#### [Stated goal A]
Sum up the passage about the Eguisheim castle ruins in two sentences.

#### [Excerpt provided]
####################

By George Wharton Edwards
Just beyond Colmar, overlooking the small village of Eguisheim, which boasts extravagantly of it, is a recently restored palace (but the inhabitants call it a "Pfalz" in their quaint jargon) said to date back to the eighth century. This, by the way, was so scraped of stone and shiny with paint that I could not get interested in it. The unmistakable marks of German restoration were all over the place. Then again the custode," appointed from Berlin," he informed me grandiosely, was otherwise so offensive that I turned my back upon him. A mile from the village stand the ruins of the great three towered castle of Hohen-Eguisheim, generally called the Dreien-Eguisheim or Exen, which is visible the country around.
The three towers are: the Dagesburg of the twelfth century, and the more ancient Wekmund and the Wahlenburg, both of the eleventh century. This great ruin is the pride of the region. For breadth of horizon, pride of place and romance of lordship; for play of exquisite valley and sweep of line this stately heritage of an ancient virility really stands untranscended from Kenil
worth to Heidelberg. One can hardly exaggerate its importance; dominating height and valley and poised above the quaint village nestling below, it is like unto an old imperial eagle upon its nest. If this mighty ruin is disturbed by the mine that German capitalists threaten to sink beneath its hoary walls, I can fancy uneasy stirrings in some of the many hidden tombs of the old Knights, whose war-weary bones have here rested so long in peace beneath the cross-emblazoned shields which they carried hither from the Crusades. It is said that the Roman settlers, ever envious and greedy of high places, built here their stronghold, upon the ruins of which the Knights of Eguisheim raised these mighty towers. The Romans were here, of course, long before feoffage came to occupy the region. These Romans were different men from those who succeeded them; they toiled together, man and slave, husbanding handiwork and its results for due occasion. They have left their marks all over this fair region. In the midst of thick woods one often comes across their stone altars, and the remains of their boundary walls.

####################

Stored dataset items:
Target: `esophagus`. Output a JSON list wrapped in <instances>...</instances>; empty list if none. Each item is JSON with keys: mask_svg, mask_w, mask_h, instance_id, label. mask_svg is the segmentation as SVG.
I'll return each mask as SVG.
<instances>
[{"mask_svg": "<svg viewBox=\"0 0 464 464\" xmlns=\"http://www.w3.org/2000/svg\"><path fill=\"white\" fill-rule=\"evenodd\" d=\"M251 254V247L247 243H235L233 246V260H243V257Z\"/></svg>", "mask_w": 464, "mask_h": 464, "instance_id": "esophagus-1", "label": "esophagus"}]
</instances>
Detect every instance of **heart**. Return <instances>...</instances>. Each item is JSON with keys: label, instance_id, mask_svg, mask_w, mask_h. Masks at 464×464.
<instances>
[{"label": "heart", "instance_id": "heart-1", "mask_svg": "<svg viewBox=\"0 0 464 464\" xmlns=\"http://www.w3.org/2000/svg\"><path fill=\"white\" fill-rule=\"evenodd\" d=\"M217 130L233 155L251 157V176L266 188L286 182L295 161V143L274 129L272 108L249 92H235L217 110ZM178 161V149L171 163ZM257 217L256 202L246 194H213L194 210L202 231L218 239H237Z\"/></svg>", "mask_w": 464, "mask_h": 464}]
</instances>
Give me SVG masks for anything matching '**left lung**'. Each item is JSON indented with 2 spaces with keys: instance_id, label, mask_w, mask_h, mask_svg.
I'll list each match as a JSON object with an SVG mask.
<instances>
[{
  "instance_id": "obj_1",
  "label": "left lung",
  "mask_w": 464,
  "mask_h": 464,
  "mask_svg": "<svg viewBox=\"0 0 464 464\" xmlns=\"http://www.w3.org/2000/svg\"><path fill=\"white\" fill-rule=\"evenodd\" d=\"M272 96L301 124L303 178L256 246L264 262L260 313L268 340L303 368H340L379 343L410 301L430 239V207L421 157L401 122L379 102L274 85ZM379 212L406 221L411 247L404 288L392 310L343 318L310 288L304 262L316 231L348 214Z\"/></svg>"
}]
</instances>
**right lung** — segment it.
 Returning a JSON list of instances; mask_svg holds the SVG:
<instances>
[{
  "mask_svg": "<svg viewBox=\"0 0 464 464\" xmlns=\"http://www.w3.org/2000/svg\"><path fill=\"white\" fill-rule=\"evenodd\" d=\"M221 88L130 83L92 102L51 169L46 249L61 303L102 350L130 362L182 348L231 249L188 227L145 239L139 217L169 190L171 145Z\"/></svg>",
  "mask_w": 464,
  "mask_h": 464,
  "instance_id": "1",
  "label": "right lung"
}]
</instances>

####################

#### [Stated goal B]
Switch "anything" to "everything" in the part of the stored dataset items that opens with the line containing "Give me SVG" and runs through the end of the records, and leave everything else unchanged.

#### [Solution A]
Near Colmar, above the village of Eguisheim, the writer found a recently restored palace said to date to the eighth century too scraped and painted to be interesting, and turned away from its offensive custodian. A mile away stand the ruins of the three-towered castle of Hohen-Eguisheim, which dates from the eleventh and twelfth centuries, is the pride of the region, and is threatened by a mine that German capitalists want to sink beneath its walls.

#### [Solution B]
Give me SVG masks for everything matching '**left lung**'. Each item is JSON indented with 2 spaces with keys: instance_id, label, mask_w, mask_h, mask_svg.
I'll list each match as a JSON object with an SVG mask.
<instances>
[{
  "instance_id": "obj_1",
  "label": "left lung",
  "mask_w": 464,
  "mask_h": 464,
  "mask_svg": "<svg viewBox=\"0 0 464 464\" xmlns=\"http://www.w3.org/2000/svg\"><path fill=\"white\" fill-rule=\"evenodd\" d=\"M272 96L301 124L303 178L256 246L264 262L260 313L268 340L303 368H340L379 343L410 301L430 239V207L421 157L401 122L379 102L274 85ZM379 212L406 221L411 247L404 288L392 310L343 318L310 288L304 262L316 231L348 214Z\"/></svg>"
}]
</instances>
**right lung** — segment it.
 Returning a JSON list of instances; mask_svg holds the SVG:
<instances>
[{
  "mask_svg": "<svg viewBox=\"0 0 464 464\" xmlns=\"http://www.w3.org/2000/svg\"><path fill=\"white\" fill-rule=\"evenodd\" d=\"M221 88L130 83L92 102L51 169L46 249L61 303L102 350L130 362L182 348L231 249L188 227L145 239L139 217L169 190L171 145Z\"/></svg>",
  "mask_w": 464,
  "mask_h": 464,
  "instance_id": "1",
  "label": "right lung"
}]
</instances>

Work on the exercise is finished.